Réhabilitation du Musée national de Guinée : l’État guinéen et l’AFD signent une convention de financement  de 16 millions d’euros

Le gouvernement guinéen, représenté par la ministre de l’Économie, des Finances et du Budget, a procédé ce lundi 30 mars 2026, avec l’Agence française de développement ( AFD) , à la signature d’une convention de financement pour la réhabilitation et l’extension du Musée national de Guinée, sis à Sandervalia, dans la commune de Kaloum. La cérémonie s’est déroulée dans l’enceinte dudit musée en présence du ministre Moussa Moise Sylla, la vice-présidente du CNT et la délégation de l’AFD.

En effet, selon le ministre de la Culture, du Tourisme et de l’Artisanat, cette convention de financement engage la République de Guinée et l’Agence française de développement autour d’un prêt souverain bonifié de 16 millions d’euros, pour une durée d’amortissement de vingt ans, dont sept années de période de grâce.

« Ce sont des conditions exceptionnellement favorables qui témoignent de la confiance de notre partenaire en la vision que nous portons. », a-t-il déclaré 

Aux dires de Moussa Moïse Sylla, ce projet ambitieux, structuré autour de quatre composantes complémentaires, ambitionne de faire du Musée national de Guinée un musée africain du XXIe siècle.

  • La première composante porte sur la réhabilitation, l’extension et l’équipement du musée, selon des standards environnementaux et bioclimatiques ambitieux, adaptés à notre climat et respectueux de notre environnement, sur un site sécurisé d’environ 8 000 mètres carrés au cœur de Sandervalia ;
  • La deuxième composante concerne l’élaboration et la mise en œuvre d’un projet culturel et scientifique de grande ambition : un parcours muséographique repensé, une programmation culturelle vivante et représentative de la diversité guinéenne, des expositions temporaires et des prêts de collections ;
  • La troisième composante vise à doter le musée d’une gouvernance efficace et pérenne, avec une cellule de suivi de projet rattachée au Secrétariat général du ministère, soutenue par l’expertise de la société Expertise France ;
  • La quatrième composante, enfin, s’attelle à réduire les inégalités femmes-hommes en matière d’accès à la culture et à promouvoir la place des femmes dans la création et la vie culturelle guinéenne.

De son côté, Rémy Rioux, directeur général de l’AFD, s’est réjoui de la signature de cette convention entre son institution et l’État guinéen :

« Je suis particulièrement heureux aujourd’hui, parce que je termine mon mandat en signant un projet dans le domaine de la culture.

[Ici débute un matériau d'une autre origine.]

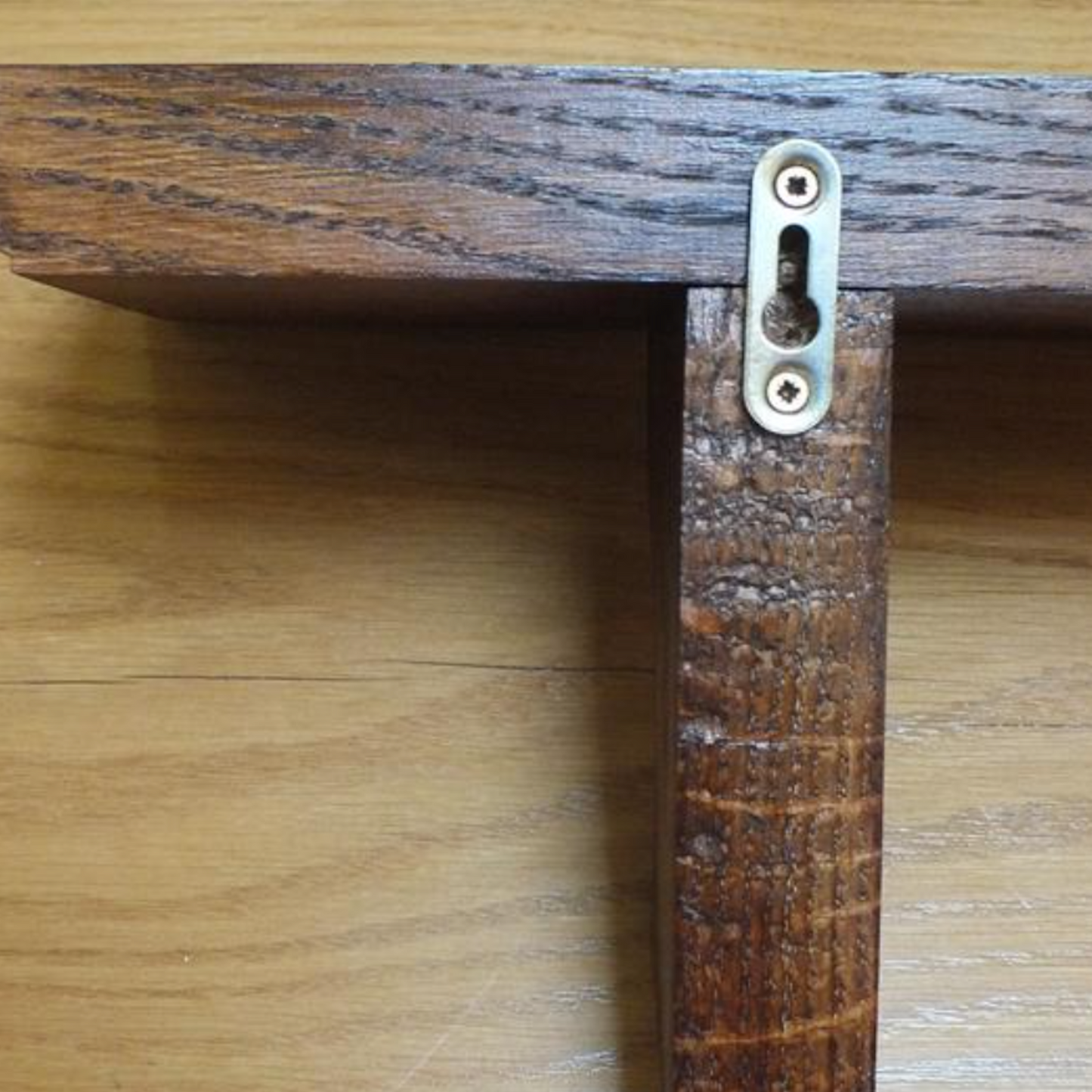 Wooden shelf with a metal bracket on a wooden surface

C’est quelque chose que nous avons porté pendant de nombreuses années. Je rappelle que le développement et la culture ne sont pas opposés. Nous sommes très fiers, au nom de la France et de l’AFD, de ce projet. Nous sommes également fiers que le gouvernement guinéen accepte de s’endetter pour le financer. Je pense que l’investissement dans la culture va créer suffisamment de richesse et de bien-être… Cette signature est le signe de l’engagement des autorités à mettre au même rang les infrastructures matérielles, les infrastructures de base et les infrastructures culturelles. »

Pour la ministre de l’Économie, des Finances et du Budget, ce projet contribuera directement à favoriser la création d’emplois, le développement d’un tissu culturel dynamique, ainsi que l’attractivité touristique et scientifique de la Guinée.

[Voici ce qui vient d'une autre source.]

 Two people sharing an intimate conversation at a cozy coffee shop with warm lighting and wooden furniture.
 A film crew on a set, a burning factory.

« La convention que nous signons aujourd’hui traduit une logique de responsabilité partagée : l’AFD apporte un important concours financier, à hauteur de seize millions d’euros, destiné strictement au financement des dépenses éligibles du projet, tandis que l’État guinéen s’engage à assurer la contrepartie, notamment la prise en charge des taxes via les instruments nationaux prévus. En outre, la garantie du maintien des ressources humaines et financières nécessaires au fonctionnement futur du musée, ainsi que la transformation du Musée national de Guinée (MNG) en établissement public administratif, sont des conditions essentielles à la pérennité du projet. Ces engagements sont cruciaux et nous les assumons pleinement. »

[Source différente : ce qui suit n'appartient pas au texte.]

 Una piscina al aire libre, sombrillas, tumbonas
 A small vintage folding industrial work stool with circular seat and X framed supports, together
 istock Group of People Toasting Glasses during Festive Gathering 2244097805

Toujours selon la ministre Mariame Ciré Sylla, la réussite de ce projet exige une gouvernance irréprochable.

« Nous réaffirmons notre détermination à appliquer rigoureusement les procédures de passation des marchés, à garantir la transparence dans l’utilisation des fonds et à permettre des audits réguliers et indépendants. Ces garanties visent à protéger l’intérêt public et à assurer à nos partenaires que chaque euro investi bénéficiera à nos compatriotes à travers des résultats tangibles. »

La cérémonie a également été marquée par la visite du chantier des collections du musée virtuel et du Musée national.